[Testo del documento]

★ ★ ★ ★ ★ ★ ★

Il problema esiste e, se non risolto, rischia di lasciare l’UE nelle retrovie nello sviluppo dell’IA, affidandole soltanto il ruolo di consumatore/regolatore e non di costruttore delle nuove tecnologie che la ricerca nel campo dell’intelligenza artificiale sta producendo con effetti dirompenti sui cittadini e le economie del mondo. Secondo la squadra guidata da von der Leyen e dal Consiglio d’Europa, la corsa per la leadership nell’IA è tutt’altro che finita e l’UE potrebbe rientrare in gioco con forti investimenti in questo settore.
È questo il senso del piano strategico (AI Continent Action Plan) pubblicato il 9 aprile scorso e fondato su tre idee di base: investimenti significativi nelle infrastrutture di calcolo e nelle reti, sviluppo europeo dei modelli di IA e ampia adozione dei sistemi di IA nell’economia europea. In sintesi: un grande mercato unico con un unico insieme di norme di sicurezza valido in tutta l’UE, compresa la legge europea sull’IA adottata di recente (l’AI Act), per garantire che l’IA sia affidabile e allineata con i valori dei paesi dell’Unione.
Il piano intende investire 200 miliari di euro per ampliare i sistemi ad alte prestazioni integrando le cosiddette AI Factory e le Gigafactory dislocate nelle diverse nazioni, lo sviluppo di Data Labs, la realizzazione e l’uso di sistemi di IA made in EU, un programma di formazione e di ricerca per avere in Europa le competenze necessarie, e la realizzazione di un mercato europeo per l’IA sviluppata in casa.

★ ★ ★ ★ ★ ★ ★

[Dati grezzi]
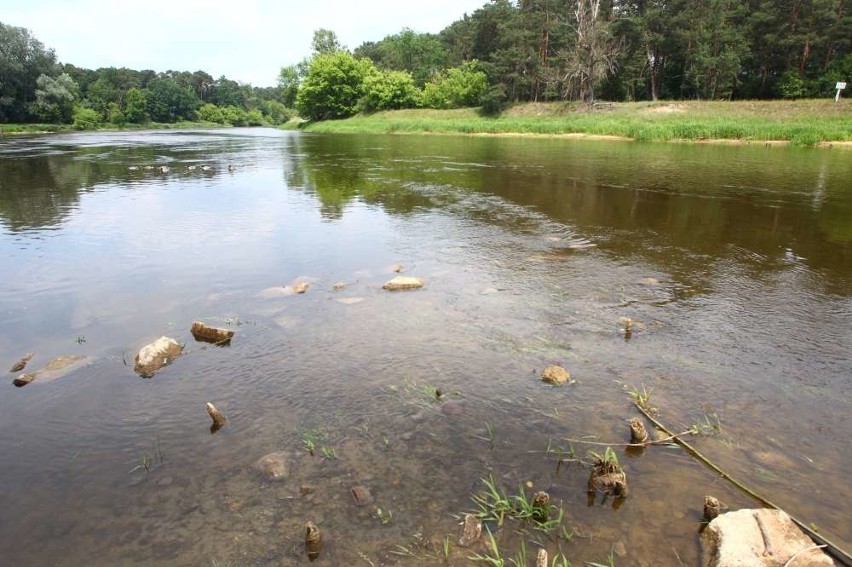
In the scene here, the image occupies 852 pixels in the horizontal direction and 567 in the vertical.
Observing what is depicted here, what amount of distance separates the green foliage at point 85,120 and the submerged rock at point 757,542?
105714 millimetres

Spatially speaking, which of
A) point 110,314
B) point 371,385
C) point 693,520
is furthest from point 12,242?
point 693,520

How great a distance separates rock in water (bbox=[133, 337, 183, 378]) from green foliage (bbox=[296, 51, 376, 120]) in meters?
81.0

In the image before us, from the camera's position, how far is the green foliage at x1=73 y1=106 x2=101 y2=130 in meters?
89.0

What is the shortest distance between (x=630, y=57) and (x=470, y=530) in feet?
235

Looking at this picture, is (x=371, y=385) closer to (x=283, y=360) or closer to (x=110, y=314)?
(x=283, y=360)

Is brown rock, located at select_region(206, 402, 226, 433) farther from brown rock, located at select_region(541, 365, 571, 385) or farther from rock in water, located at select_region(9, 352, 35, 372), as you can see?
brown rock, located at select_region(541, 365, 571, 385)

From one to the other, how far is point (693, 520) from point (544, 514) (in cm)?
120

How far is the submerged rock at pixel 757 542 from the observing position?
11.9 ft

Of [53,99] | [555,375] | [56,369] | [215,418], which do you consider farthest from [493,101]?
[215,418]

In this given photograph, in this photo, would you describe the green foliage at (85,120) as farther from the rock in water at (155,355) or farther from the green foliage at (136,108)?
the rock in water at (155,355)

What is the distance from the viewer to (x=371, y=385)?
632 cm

★ ★ ★ ★ ★ ★ ★

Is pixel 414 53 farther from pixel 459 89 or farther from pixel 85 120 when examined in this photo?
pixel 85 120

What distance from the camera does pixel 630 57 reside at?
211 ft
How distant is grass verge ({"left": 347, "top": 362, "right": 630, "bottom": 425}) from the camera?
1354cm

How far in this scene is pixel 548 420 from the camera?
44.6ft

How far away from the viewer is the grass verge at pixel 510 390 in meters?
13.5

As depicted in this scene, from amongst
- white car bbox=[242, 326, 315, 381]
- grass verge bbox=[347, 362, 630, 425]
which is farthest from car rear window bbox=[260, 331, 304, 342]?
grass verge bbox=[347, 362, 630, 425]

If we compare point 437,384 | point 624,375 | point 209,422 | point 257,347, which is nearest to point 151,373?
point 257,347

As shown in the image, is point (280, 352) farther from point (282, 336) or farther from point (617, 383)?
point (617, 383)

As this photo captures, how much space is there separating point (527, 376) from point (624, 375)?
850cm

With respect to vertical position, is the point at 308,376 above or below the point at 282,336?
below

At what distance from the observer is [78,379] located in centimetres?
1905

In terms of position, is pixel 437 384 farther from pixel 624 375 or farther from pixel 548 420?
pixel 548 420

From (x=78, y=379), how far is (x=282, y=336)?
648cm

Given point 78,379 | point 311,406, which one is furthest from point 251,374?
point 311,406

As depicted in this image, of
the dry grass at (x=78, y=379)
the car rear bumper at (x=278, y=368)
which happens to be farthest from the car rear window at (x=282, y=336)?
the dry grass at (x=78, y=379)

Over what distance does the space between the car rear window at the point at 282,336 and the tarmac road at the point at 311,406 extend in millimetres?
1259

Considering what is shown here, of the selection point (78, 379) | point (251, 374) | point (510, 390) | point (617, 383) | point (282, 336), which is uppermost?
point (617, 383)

★ ★ ★ ★ ★ ★ ★

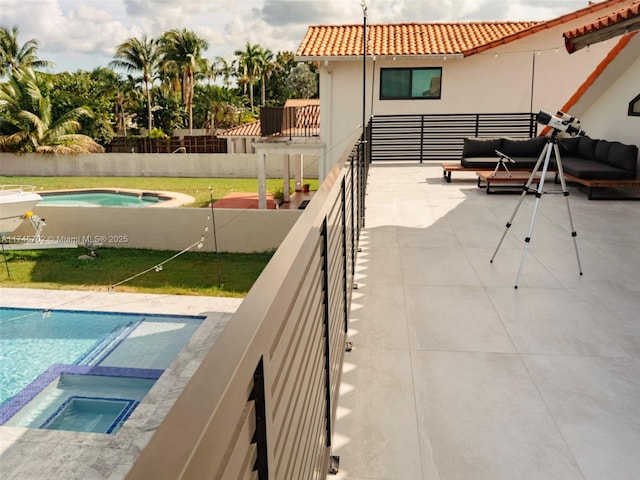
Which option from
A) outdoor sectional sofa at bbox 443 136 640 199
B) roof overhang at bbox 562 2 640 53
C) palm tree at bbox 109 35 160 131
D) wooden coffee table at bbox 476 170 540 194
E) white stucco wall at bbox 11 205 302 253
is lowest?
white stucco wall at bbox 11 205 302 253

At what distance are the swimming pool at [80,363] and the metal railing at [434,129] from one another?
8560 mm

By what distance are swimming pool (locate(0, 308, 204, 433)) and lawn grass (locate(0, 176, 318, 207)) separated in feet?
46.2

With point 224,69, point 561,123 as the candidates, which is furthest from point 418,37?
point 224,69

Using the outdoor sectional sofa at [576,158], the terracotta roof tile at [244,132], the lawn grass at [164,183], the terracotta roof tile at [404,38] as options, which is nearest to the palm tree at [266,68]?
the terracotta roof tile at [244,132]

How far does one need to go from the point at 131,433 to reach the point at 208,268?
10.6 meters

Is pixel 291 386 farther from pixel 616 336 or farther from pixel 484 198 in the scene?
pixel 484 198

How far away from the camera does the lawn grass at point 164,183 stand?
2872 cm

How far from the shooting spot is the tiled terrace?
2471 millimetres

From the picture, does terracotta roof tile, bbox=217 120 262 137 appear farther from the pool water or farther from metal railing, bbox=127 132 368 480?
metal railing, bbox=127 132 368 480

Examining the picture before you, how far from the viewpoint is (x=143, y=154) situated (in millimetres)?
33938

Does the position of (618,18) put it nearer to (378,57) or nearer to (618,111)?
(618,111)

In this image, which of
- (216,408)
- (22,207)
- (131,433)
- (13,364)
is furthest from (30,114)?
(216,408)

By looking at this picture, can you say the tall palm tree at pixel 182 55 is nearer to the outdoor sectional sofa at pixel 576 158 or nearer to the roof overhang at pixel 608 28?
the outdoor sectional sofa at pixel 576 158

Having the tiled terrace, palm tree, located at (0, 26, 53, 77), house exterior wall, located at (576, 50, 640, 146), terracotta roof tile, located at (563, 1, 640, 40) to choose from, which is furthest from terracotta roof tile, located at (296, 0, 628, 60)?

★ ★ ★ ★ ★ ★ ★

[Consegne]
[A] Nel testo sul piano europeo per l’IA, riscrivi il tratto da "È questo il" fino a "dei paesi dell’Unione.", sostituendo "piano strategico" con "programma strategico".
[B] Traduci in inglese questa frase del testo sul piano europeo per l’IA: "Secondo la squadra guidata da von der Leyen e dal Consiglio d’Europa, la corsa per la leadership nell’IA è tutt’altro che finita e l’UE potrebbe rientrare in gioco con forti investimenti in questo settore."

[Risposte alle consegne]
[A]
È questo il senso del programma strategico (AI Continent Action Plan) pubblicato il 9 aprile scorso e fondato su tre idee di base: investimenti significativi nelle infrastrutture di calcolo e nelle reti, sviluppo europeo dei modelli di IA e ampia adozione dei sistemi di IA nell’economia europea. In sintesi: un grande mercato unico con un unico insieme di norme di sicurezza valido in tutta l’UE, compresa la legge europea sull’IA adottata di recente (l’AI Act), per garantire che l’IA sia affidabile e allineata con i valori dei paesi dell’Unione.

[B] According to the team led by von der Leyen and the Council of Europe, the race for leadership in AI is far from over, and the EU could get back in the game with strong investment in this sector.